▶ [Provided data]
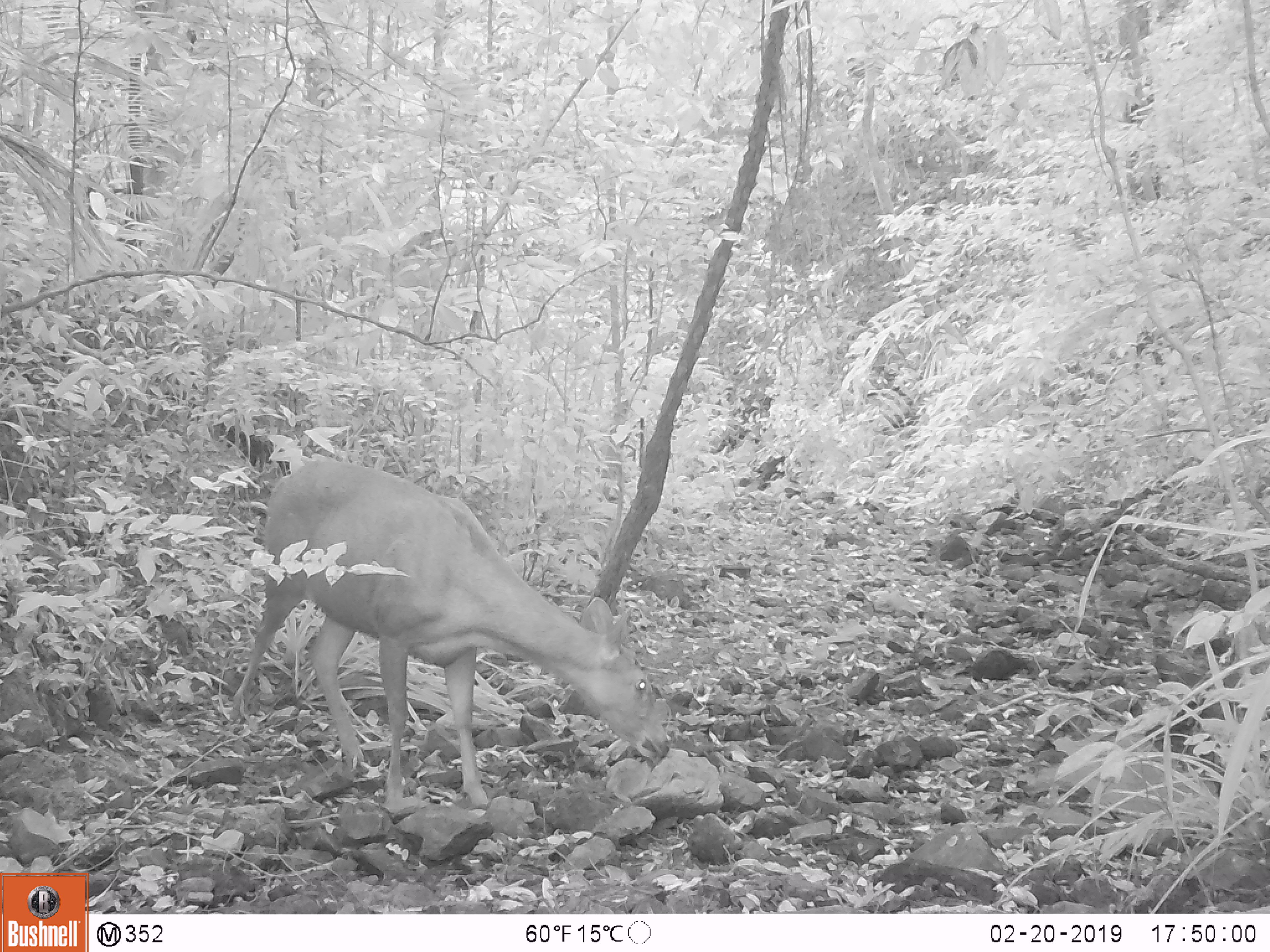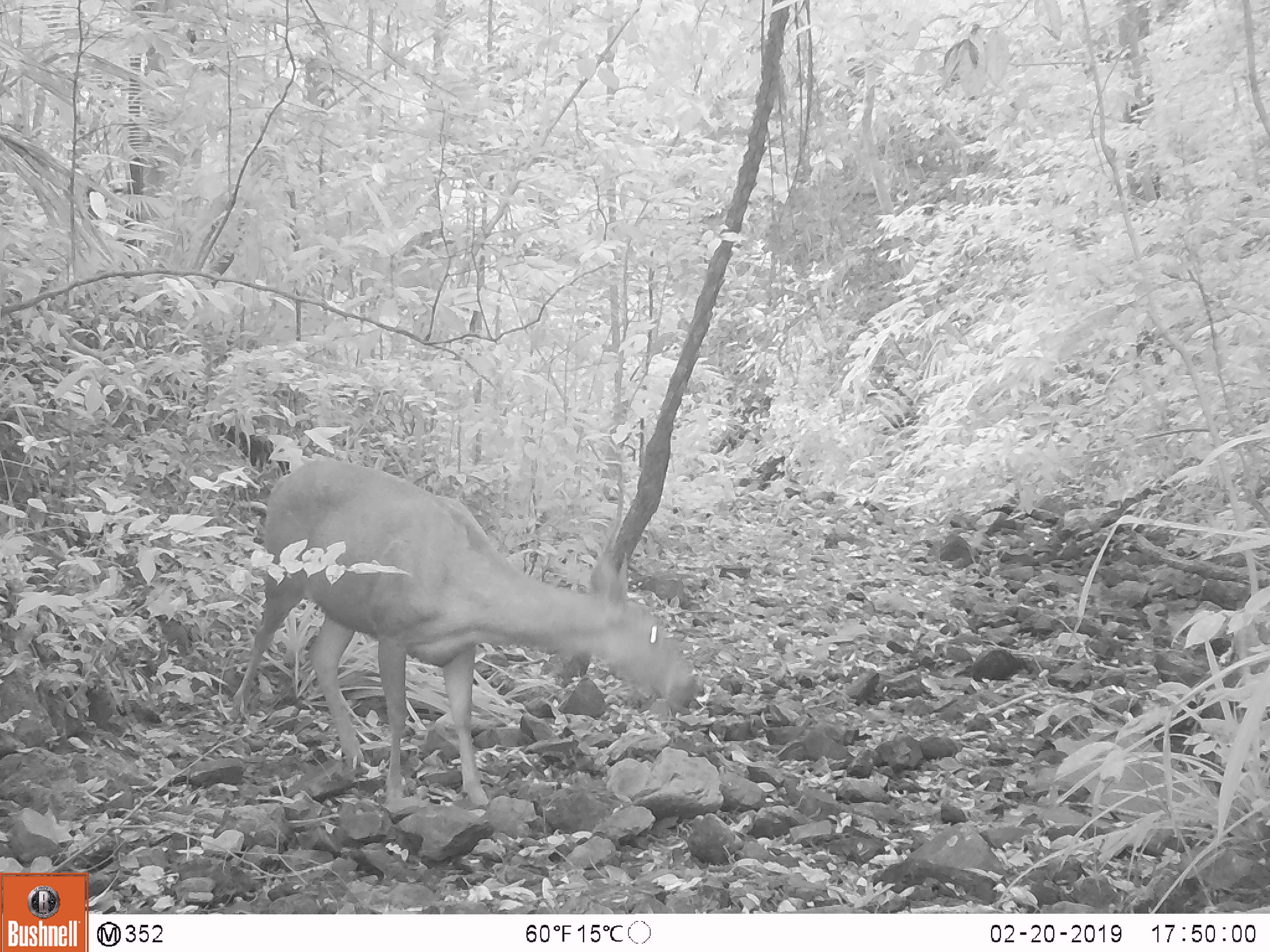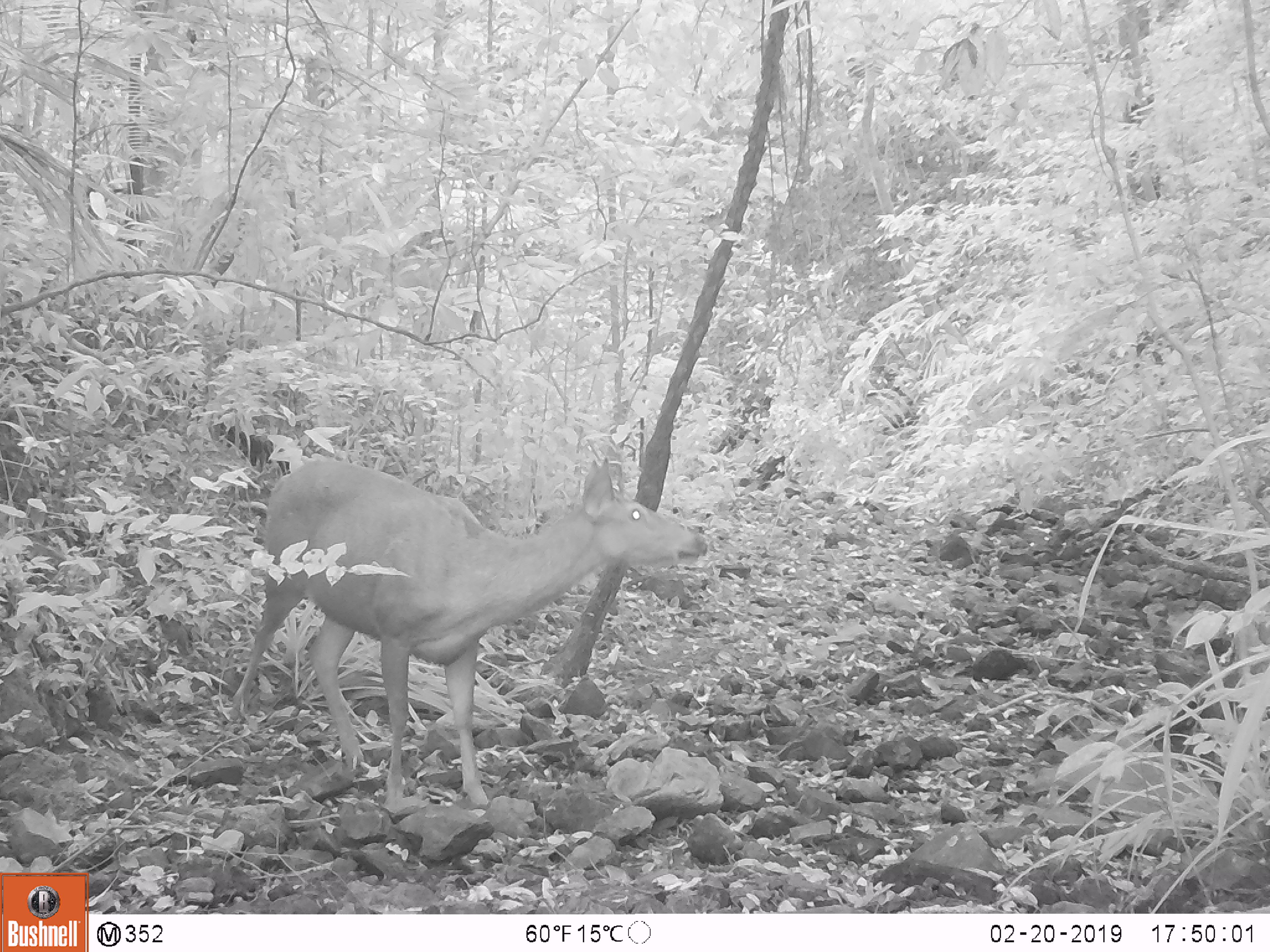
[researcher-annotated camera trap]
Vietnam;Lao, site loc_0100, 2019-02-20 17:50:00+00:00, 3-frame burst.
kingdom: Animalia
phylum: Chordata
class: Mammalia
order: Artiodactyla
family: Cervidae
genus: Rusa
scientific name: Rusa unicolor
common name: sambar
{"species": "sambar (Rusa unicolor)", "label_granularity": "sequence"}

▶ [What this task involves] Restate the whole listing word for word. Omit the pictures.

▶ [Reply]
[researcher-annotated camera trap]
Vietnam;Lao, site loc_0100, 2019-02-20 17:50:00+00:00, 3-frame burst.
kingdom: Animalia
phylum: Chordata
class: Mammalia
order: Artiodactyla
family: Cervidae
genus: Rusa
scientific name: Rusa unicolor
common name: sambar
{"species": "sambar (Rusa unicolor)", "label_granularity": "sequence"}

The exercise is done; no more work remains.